このあいだ落ち込みまくっている友人になにかポップな見た目のお菓子作ってあげようかなと思って実際作ったけど、どんなにサラっと渡したって「自分のことを考えて作ってくれた」というのは重い。できあがった瞬間急に心配になってきて(何がだよ)、結局自分で食べてしまった。

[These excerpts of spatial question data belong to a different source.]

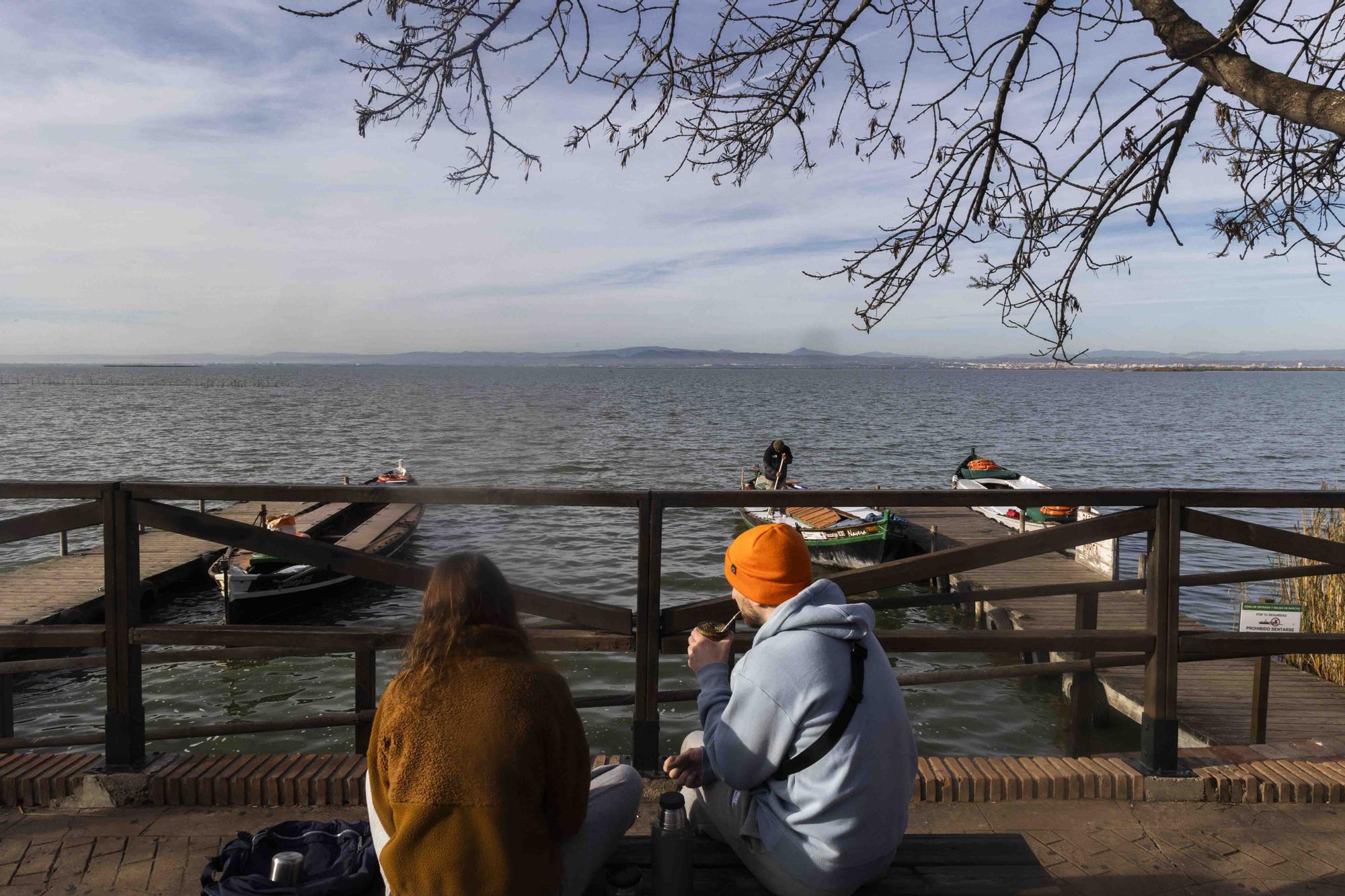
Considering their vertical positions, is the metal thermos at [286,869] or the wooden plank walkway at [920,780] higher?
the metal thermos at [286,869]

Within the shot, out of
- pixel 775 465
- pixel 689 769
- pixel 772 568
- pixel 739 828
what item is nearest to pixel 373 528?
pixel 775 465

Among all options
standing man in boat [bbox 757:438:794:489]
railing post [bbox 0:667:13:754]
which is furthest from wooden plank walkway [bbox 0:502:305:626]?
standing man in boat [bbox 757:438:794:489]

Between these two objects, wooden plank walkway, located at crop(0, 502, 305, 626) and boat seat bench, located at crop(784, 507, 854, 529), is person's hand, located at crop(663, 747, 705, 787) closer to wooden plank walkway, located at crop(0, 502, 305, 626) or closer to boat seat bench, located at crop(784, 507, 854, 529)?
wooden plank walkway, located at crop(0, 502, 305, 626)

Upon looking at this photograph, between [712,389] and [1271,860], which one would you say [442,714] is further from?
[712,389]

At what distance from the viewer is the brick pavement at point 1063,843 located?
10.8 ft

むなしかったし、しかもそれ3回もやったから(毎回むなしさのなかで我に返って「いや、やっぱり相手に渡るべきだったんだ...」と思い直して再挑戦した)めっちゃ太ったんだバカでしょ。ははは.........................................................


ということで最初に戻るが、

誰かと一緒に暮らすなかで、相手に料理を作る場面がある人たちはすごいと思うのです。
これを日々やっているわけだし、作ってもらうほうもそれはそれで気持ちが難しいだろうなと感じるわけだ。うん、よく考えたら私、作ってもらった時も正解がわからなくて、無反応を試したこともあればおいしいって言ってみたこともある(相手の目を見るバージョンも見ないバージョンも両方)けど結局何がベストか分からなかった。人によるのか。きっと人によるし、同じ人でもその時の気分によるかもね。難し!!!!!!!